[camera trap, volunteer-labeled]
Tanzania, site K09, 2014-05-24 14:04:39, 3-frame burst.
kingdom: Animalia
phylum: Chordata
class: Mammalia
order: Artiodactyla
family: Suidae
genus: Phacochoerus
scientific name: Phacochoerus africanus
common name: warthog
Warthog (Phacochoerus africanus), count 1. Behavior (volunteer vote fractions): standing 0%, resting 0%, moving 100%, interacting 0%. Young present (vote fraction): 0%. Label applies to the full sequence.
************
**TO DO:** Write out, exactly as shown, only the lines running from the one that contains "scientific name: Phacochoerus africanus" to the last line above.

**SOLUTION TO THIS TASK:**
scientific name: Phacochoerus africanus
common name: warthog
Warthog (Phacochoerus africanus), count 1. Behavior (volunteer vote fractions): standing 0%, resting 0%, moving 100%, interacting 0%. Young present (vote fraction): 0%. Label applies to the full sequence.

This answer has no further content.